-- start of Passage shown --

Last summer, best buddies Colton Smith and Jack Steward grabbed their wet suits and paddle boards and headed to the Chugach National Forest near Anchorage, Alaska. Their goal? To see if they could hang 10 atop a rare bore tide.

“It’s a crazy phenomenon where the tide pushes water up a river, a channel, and creates a surfable wave,” explained Steward.

“We’re talking about the longest wave in America,” added Smith.

The two 30-year-old best buddies weren’t tackling a bucket-list vacation. They were attempting to master the Alaskan wave for the first episode of the new season of “Rock the Park,” an award-winning national travel reality show. The sixth season premieres Oct. 6 on ABC-TV.

Created by the Minnesota production company owned by former WCCO newscaster Colleen Needles Steward, “Rock the Park” snags more than a million viewers a week who tune in to watch Smith and Steward explore the parks, monuments, preserves and forests administered by the National Park Service.

With cameras rolling, they’ve gone mountain biking, traversed remote glaciers and sea kayaked while surrounded by beluga whales. In the upcoming season, they’ll crisscross the country shooting episodes from the Petrified Forest in Arizona, Florida’s Big Cypress Preserve and the Mississippi River and National Recreation Area in the Twin Cities.

-- end of Passage shown --
-- start of Source data --

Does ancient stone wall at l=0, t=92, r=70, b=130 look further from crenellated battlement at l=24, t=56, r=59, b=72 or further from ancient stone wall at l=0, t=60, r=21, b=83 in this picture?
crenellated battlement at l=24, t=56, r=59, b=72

-- end of Source data --

**Instructions for the task**
Please copy the stretch of the Rock the Park article from "Created by the" through "the Twin Cities.". The data are separate material, unrelated to the Rock the Park article.

**Output of the task**
Created by the Minnesota production company owned by former WCCO newscaster Colleen Needles Steward, “Rock the Park” snags more than a million viewers a week who tune in to watch Smith and Steward explore the parks, monuments, preserves and forests administered by the National Park Service.

With cameras rolling, they’ve gone mountain biking, traversed remote glaciers and sea kayaked while surrounded by beluga whales. In the upcoming season, they’ll crisscross the country shooting episodes from the Petrified Forest in Arizona, Florida’s Big Cypress Preserve and the Mississippi River and National Recreation Area in the Twin Cities.